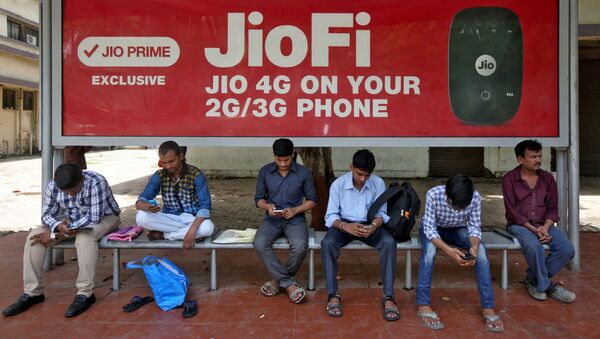 Commuters use their mobile phones as they wait at a bus stop with an advertisement of Reliance Industries' Jio telecoms unit, in Mumbai, India July 10, 2017 - Sputnik International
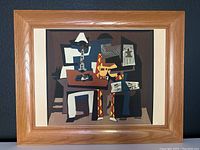 Full view of framed silkscreen print of Picasso's Three Musicians featuring cubist figures in vibrant colors with light oak frame and fabric backing.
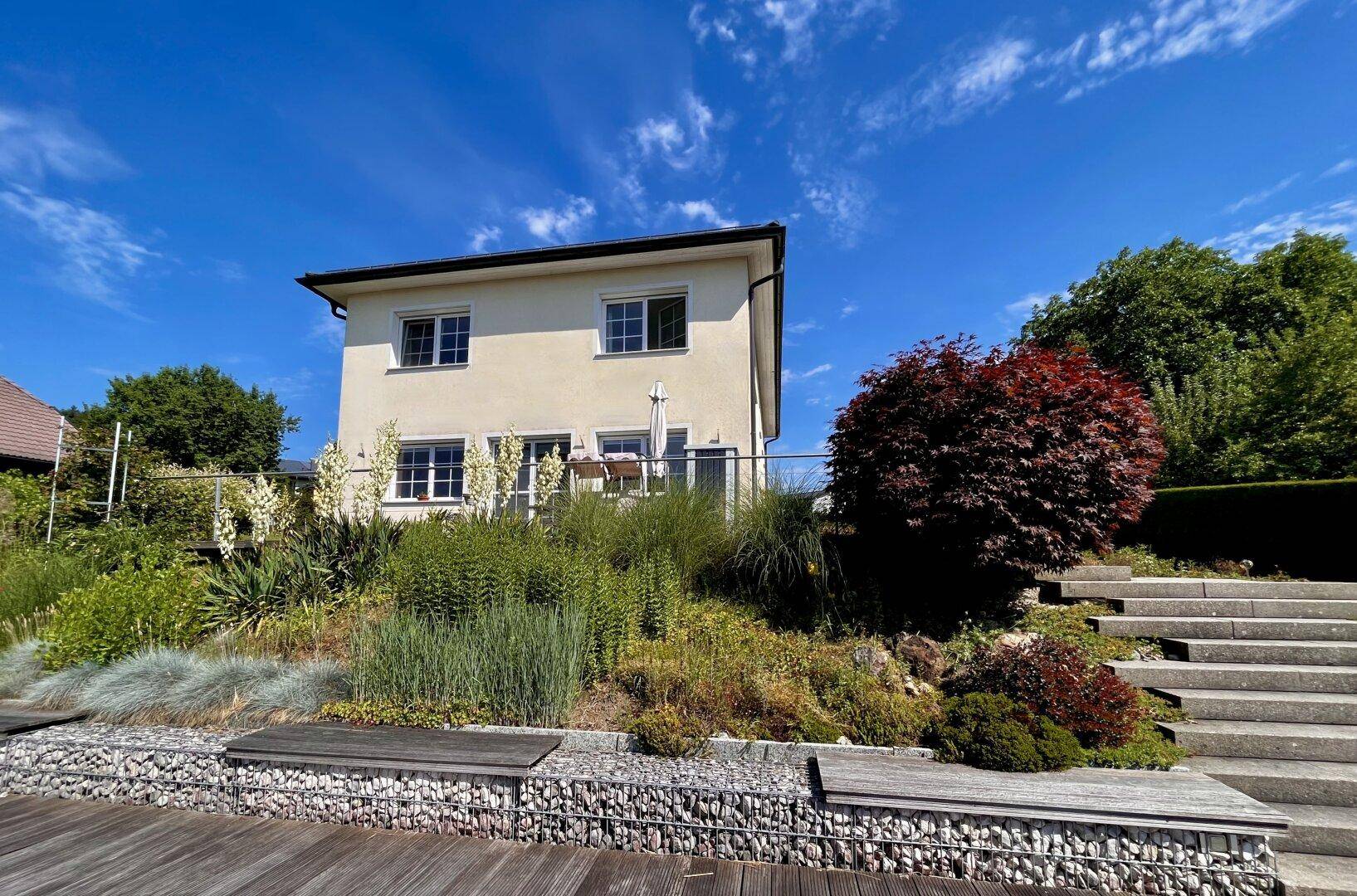 Rückseite des Hauses mit gepflegtem Garten, Steintreppen und einer Terrasse.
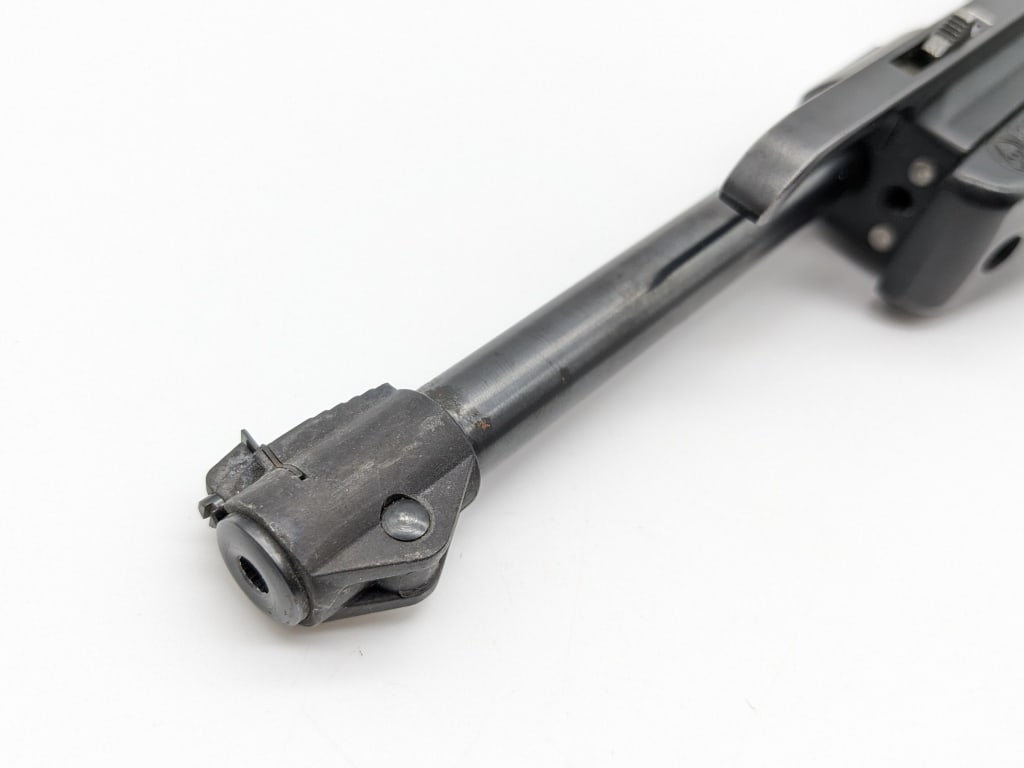 Feinwerkbau Model 65 .177 Cal Pellet Target Pistol: Feinwerkbau Model 65 .177 Cal Pellet Target Pistol. Comes with the original manuals and tooling. Features a 6in barrel, adjustable rear sight, matte black finish, and left handed wooden target grip wi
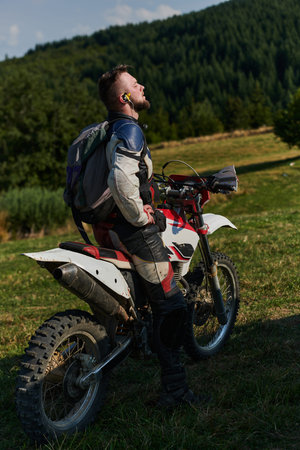 A professional motocross rider, fully geared up with helmet, gloves, and goggles, sits poised on their motorcycle, ready to embark on a thrilling training session through the challenging forest terrainの写真素材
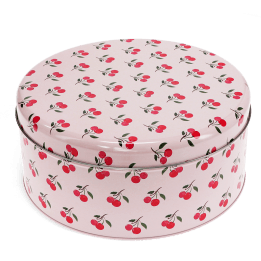 Round cake tin featuring a vintage-style apple pattern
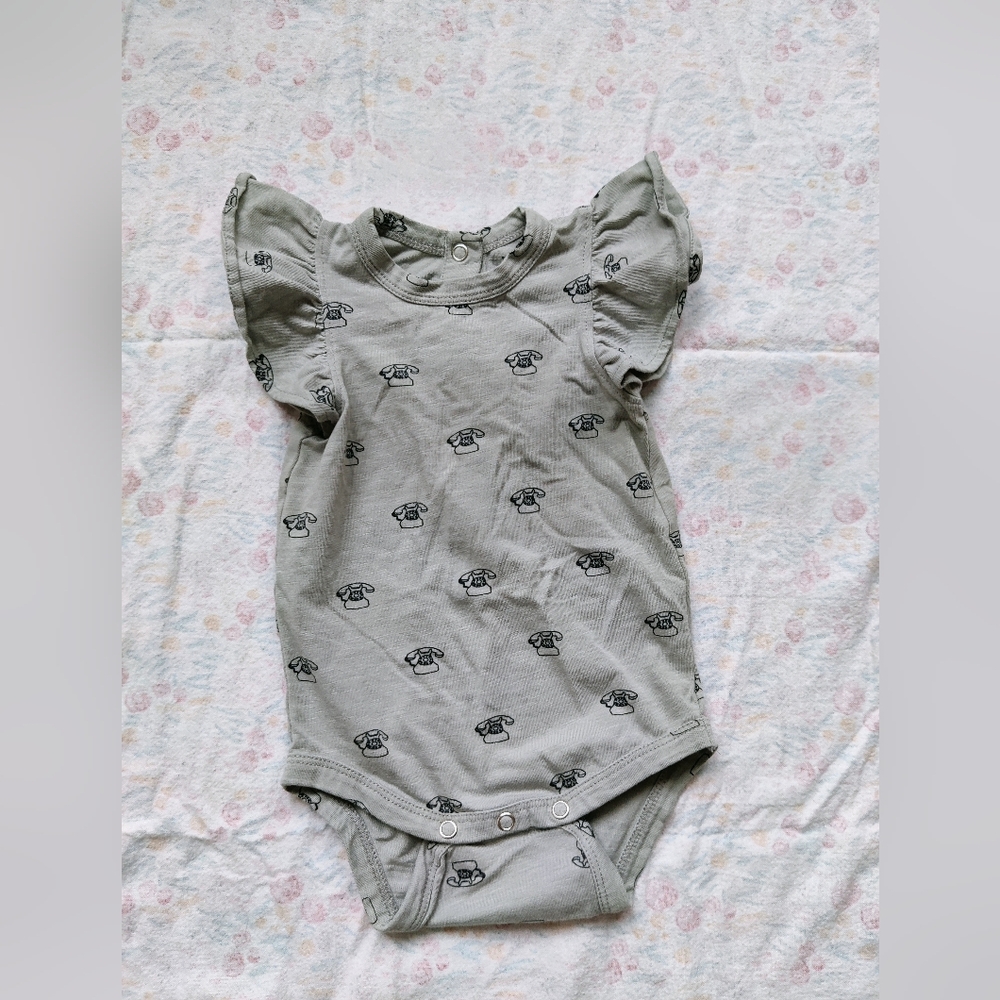 Kate Quinn flutter bodysuit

########################################

### Exercise goal
Would you return the whole listing above exactly as written, skipping any image?

### Result
 Commuters use their mobile phones as they wait at a bus stop with an advertisement of Reliance Industries' Jio telecoms unit, in Mumbai, India July 10, 2017 - Sputnik International
 Full view of framed silkscreen print of Picasso's Three Musicians featuring cubist figures in vibrant colors with light oak frame and fabric backing.
 Rückseite des Hauses mit gepflegtem Garten, Steintreppen und einer Terrasse.
 Feinwerkbau Model 65 .177 Cal Pellet Target Pistol: Feinwerkbau Model 65 .177 Cal Pellet Target Pistol. Comes with the original manuals and tooling. Features a 6in barrel, adjustable rear sight, matte black finish, and left handed wooden target grip wi
 A professional motocross rider, fully geared up with helmet, gloves, and goggles, sits poised on their motorcycle, ready to embark on a thrilling training session through the challenging forest terrainの写真素材
 Round cake tin featuring a vintage-style apple pattern
 Kate Quinn flutter bodysuit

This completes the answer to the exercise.